* **BLOC DE TEXTE**:

..............................

La traversée du désert
Le commando John Tshibangu fut arrêté, torturé et ramené à Goma où il fut jugé et condamné à mort. Il fut emprisonné à Rwanda, mais il parvint à s’évader six mois plus tard. Il rentra à Goma et fut de nouveau arrêté. Cette fois, il fut déféré devant un tribunal qui siégea en audience publique dans la salle de la Banque de développement des pays de grands lacs (BDGL) : il fut encore condamné à mort, et en attendant la sentence, il était incarcéré à la Prison centrale de Munzenze. John Tshibangu parvint une fois de plus à s’évader… Ne pouvant plus rester à Goma où il est recherché par les services du RCD-Goma et alliés, John a connu quelques semaines de vie clandestine dans cette ville avant de prendre contact avec des officiers amis d’un mouvement dissident du RCD-Goma, le RCD/KML dirigé par Mbusa Nyamwisi. Ce dernier entretenait déjà des relations de collaboration avec le nouveau Gouvernement de Joseph Kabila à Kinshasa.

..............................

* **CONSIGNE A**:
Pouvez-vous imprimer à l'identique, en entier, le texte sur la traversée du désert ?
Les enregistrements n'ont aucun lien avec le texte.

..............................

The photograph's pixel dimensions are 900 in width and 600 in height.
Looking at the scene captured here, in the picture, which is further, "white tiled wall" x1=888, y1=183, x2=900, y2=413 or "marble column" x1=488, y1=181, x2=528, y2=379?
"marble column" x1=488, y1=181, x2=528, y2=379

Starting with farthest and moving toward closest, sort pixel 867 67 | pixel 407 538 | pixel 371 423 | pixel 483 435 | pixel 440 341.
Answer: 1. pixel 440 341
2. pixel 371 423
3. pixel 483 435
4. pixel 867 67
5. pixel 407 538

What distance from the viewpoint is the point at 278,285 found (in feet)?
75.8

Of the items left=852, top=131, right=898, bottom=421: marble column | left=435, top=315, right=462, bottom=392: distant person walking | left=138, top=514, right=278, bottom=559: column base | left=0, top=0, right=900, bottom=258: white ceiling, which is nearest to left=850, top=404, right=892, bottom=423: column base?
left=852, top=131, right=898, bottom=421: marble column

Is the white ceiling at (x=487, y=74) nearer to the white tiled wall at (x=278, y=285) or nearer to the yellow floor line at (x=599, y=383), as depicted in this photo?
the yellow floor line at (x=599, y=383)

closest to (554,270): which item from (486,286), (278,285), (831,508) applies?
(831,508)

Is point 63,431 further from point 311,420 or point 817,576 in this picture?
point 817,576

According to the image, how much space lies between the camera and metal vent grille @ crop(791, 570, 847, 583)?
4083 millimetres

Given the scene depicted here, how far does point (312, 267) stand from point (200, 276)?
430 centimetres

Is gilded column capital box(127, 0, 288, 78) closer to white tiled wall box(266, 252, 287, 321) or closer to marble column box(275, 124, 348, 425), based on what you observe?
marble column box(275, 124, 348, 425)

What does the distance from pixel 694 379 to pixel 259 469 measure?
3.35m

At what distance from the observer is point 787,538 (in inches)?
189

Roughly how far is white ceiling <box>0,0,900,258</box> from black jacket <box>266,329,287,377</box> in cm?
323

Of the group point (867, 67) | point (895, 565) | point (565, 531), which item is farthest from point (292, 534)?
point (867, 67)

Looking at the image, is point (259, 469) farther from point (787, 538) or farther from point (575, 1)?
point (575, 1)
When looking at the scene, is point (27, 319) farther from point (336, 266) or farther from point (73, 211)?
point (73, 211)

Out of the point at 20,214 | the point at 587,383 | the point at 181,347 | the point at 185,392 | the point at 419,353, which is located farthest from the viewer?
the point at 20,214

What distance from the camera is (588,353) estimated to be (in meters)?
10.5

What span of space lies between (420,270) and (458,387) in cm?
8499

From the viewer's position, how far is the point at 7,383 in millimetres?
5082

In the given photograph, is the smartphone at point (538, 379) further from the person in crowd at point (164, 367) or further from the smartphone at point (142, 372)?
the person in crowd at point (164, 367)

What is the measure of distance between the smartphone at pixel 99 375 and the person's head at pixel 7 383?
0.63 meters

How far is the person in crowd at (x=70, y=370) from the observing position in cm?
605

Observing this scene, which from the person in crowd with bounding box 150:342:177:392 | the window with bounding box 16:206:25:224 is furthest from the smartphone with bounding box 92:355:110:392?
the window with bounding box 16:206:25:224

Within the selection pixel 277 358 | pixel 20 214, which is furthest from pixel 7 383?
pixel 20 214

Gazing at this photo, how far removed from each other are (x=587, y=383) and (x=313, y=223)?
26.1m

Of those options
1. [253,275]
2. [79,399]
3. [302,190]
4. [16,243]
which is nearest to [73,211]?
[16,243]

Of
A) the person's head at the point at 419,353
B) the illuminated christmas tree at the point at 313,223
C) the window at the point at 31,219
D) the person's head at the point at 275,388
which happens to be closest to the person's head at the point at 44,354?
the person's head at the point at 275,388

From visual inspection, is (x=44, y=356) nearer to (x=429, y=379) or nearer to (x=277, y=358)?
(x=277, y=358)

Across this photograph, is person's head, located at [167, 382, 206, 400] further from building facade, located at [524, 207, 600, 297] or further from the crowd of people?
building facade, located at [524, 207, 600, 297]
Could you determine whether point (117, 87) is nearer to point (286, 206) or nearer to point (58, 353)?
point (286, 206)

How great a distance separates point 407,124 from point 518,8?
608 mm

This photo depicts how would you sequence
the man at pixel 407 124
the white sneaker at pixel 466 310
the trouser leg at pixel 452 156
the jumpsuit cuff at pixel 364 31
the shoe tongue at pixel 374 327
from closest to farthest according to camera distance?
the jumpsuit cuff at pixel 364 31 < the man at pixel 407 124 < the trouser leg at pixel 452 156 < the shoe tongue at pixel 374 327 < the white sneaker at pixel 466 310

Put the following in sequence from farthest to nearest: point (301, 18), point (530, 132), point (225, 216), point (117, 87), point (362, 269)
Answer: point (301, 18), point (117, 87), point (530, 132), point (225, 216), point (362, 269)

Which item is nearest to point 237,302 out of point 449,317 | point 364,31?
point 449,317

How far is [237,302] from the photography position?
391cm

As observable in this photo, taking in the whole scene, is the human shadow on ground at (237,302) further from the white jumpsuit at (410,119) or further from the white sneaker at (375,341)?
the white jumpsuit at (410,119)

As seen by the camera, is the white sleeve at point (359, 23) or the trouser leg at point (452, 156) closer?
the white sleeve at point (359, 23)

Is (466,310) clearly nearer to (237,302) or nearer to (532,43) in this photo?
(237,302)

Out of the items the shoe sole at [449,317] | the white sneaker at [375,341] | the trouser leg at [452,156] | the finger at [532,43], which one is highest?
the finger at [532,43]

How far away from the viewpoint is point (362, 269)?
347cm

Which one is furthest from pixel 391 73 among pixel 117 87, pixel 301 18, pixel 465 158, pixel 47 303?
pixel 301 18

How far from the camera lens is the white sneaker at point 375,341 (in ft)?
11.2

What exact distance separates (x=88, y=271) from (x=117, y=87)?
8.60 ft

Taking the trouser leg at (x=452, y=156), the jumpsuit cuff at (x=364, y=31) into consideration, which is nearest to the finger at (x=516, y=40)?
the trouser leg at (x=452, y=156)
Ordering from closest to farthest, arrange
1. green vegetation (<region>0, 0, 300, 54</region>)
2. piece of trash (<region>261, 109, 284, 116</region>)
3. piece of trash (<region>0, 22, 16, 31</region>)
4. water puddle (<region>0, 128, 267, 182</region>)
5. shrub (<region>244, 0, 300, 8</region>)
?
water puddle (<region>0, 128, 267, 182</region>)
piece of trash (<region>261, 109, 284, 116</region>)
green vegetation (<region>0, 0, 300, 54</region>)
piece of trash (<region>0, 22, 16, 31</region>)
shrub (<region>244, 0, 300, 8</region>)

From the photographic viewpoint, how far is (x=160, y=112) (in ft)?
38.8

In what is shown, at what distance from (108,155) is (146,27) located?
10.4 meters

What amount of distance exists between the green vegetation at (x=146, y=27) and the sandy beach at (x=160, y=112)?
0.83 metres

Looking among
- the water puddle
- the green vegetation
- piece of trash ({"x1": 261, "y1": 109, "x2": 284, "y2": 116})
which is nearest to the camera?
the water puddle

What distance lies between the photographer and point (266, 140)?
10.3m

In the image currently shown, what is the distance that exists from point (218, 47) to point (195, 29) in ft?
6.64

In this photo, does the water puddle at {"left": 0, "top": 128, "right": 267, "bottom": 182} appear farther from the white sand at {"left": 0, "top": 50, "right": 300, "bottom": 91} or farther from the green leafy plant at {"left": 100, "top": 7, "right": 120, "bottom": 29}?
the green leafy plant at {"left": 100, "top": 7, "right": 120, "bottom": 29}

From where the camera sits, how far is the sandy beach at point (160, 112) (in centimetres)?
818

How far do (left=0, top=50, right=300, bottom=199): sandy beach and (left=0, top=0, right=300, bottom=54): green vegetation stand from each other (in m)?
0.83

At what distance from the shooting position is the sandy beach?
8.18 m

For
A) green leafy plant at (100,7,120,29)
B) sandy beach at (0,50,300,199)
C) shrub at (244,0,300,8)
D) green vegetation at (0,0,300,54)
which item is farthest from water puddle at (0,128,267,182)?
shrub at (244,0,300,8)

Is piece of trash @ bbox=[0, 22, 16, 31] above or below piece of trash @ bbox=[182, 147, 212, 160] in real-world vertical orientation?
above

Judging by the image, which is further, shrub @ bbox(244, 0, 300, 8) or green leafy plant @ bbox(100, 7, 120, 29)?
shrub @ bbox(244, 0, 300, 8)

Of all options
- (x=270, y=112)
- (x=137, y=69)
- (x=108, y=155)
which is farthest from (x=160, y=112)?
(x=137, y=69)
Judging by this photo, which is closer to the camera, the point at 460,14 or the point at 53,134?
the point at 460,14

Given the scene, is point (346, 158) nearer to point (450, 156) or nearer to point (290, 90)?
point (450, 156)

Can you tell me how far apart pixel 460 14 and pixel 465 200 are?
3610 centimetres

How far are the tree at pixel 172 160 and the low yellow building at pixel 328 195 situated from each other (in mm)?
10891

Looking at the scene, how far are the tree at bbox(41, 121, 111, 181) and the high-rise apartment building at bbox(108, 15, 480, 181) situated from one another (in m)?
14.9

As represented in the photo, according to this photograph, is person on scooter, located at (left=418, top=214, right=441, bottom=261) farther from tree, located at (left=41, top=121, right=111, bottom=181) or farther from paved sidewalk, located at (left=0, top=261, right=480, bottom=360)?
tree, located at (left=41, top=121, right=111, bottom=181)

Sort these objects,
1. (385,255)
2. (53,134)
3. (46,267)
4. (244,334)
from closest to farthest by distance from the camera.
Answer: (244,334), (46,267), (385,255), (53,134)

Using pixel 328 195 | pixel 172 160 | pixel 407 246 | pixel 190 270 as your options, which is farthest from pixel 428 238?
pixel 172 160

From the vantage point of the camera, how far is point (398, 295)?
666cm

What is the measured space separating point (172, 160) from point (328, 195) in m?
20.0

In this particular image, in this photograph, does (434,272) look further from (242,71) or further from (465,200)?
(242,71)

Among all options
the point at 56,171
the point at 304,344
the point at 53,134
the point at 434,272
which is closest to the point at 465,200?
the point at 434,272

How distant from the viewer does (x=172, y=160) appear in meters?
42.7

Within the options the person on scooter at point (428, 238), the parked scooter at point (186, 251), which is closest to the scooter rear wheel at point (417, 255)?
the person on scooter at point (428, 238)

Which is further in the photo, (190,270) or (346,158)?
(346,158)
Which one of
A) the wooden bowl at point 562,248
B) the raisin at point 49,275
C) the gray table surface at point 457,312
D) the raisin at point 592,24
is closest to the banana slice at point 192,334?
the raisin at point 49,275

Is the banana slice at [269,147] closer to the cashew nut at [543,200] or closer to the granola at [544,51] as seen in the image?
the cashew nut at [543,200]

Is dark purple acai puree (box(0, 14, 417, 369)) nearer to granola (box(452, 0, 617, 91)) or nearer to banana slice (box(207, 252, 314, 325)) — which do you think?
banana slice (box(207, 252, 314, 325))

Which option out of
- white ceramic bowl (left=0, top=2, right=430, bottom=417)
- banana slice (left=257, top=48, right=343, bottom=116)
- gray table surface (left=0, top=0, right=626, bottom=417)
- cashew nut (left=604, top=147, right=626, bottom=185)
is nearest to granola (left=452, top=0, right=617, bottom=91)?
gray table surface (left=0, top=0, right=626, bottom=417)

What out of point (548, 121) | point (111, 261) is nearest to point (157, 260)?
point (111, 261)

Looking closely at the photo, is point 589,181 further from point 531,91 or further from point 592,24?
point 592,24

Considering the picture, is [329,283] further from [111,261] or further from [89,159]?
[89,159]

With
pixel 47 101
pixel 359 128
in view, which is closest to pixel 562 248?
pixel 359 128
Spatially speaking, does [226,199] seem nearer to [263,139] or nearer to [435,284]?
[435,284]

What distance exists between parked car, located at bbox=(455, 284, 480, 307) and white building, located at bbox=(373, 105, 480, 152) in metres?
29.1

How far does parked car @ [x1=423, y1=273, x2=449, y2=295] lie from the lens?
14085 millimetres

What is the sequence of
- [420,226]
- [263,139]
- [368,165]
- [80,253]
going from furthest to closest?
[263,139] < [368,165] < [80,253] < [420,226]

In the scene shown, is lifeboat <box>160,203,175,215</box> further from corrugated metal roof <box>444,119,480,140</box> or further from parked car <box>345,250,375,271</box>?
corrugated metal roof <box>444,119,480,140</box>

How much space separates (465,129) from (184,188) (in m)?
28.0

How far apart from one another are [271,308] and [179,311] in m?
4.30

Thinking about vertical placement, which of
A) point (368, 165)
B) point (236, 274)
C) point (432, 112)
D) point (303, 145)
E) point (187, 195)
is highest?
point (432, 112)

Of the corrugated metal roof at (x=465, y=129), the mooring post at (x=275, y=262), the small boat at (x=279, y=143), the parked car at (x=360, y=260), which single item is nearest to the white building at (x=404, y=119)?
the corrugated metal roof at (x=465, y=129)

..............................

* **CONSIGNE B**:
Pouvez-vous restituer à l'identique les lignes des enregistrements, de la toute première jusqu'à celle qui contient « 430 centimetres » incluse, et rien d'autre ?

* **BONNE RÉPONSE A**:
La traversée du désert
Le commando John Tshibangu fut arrêté, torturé et ramené à Goma où il fut jugé et condamné à mort. Il fut emprisonné à Rwanda, mais il parvint à s’évader six mois plus tard. Il rentra à Goma et fut de nouveau arrêté. Cette fois, il fut déféré devant un tribunal qui siégea en audience publique dans la salle de la Banque de développement des pays de grands lacs (BDGL) : il fut encore condamné à mort, et en attendant la sentence, il était incarcéré à la Prison centrale de Munzenze. John Tshibangu parvint une fois de plus à s’évader… Ne pouvant plus rester à Goma où il est recherché par les services du RCD-Goma et alliés, John a connu quelques semaines de vie clandestine dans cette ville avant de prendre contact avec des officiers amis d’un mouvement dissident du RCD-Goma, le RCD/KML dirigé par Mbusa Nyamwisi. Ce dernier entretenait déjà des relations de collaboration avec le nouveau Gouvernement de Joseph Kabila à Kinshasa.

* **BONNE RÉPONSE B**:
The photograph's pixel dimensions are 900 in width and 600 in height.
Looking at the scene captured here, in the picture, which is further, "white tiled wall" x1=888, y1=183, x2=900, y2=413 or "marble column" x1=488, y1=181, x2=528, y2=379?
"marble column" x1=488, y1=181, x2=528, y2=379

Starting with farthest and moving toward closest, sort pixel 867 67 | pixel 407 538 | pixel 371 423 | pixel 483 435 | pixel 440 341.
Answer: 1. pixel 440 341
2. pixel 371 423
3. pixel 483 435
4. pixel 867 67
5. pixel 407 538

What distance from the viewpoint is the point at 278,285 found (in feet)?
75.8

Of the items left=852, top=131, right=898, bottom=421: marble column | left=435, top=315, right=462, bottom=392: distant person walking | left=138, top=514, right=278, bottom=559: column base | left=0, top=0, right=900, bottom=258: white ceiling, which is nearest to left=850, top=404, right=892, bottom=423: column base?
left=852, top=131, right=898, bottom=421: marble column

Is the white ceiling at (x=487, y=74) nearer to the white tiled wall at (x=278, y=285) or nearer to the yellow floor line at (x=599, y=383), as depicted in this photo?
the yellow floor line at (x=599, y=383)

closest to (554,270): which item from (486,286), (278,285), (831,508) applies?
(831,508)

Is point 63,431 further from point 311,420 or point 817,576 in this picture?
point 817,576

According to the image, how much space lies between the camera and metal vent grille @ crop(791, 570, 847, 583)?
4083 millimetres

Given the scene depicted here, how far does point (312, 267) stand from point (200, 276)?
430 centimetres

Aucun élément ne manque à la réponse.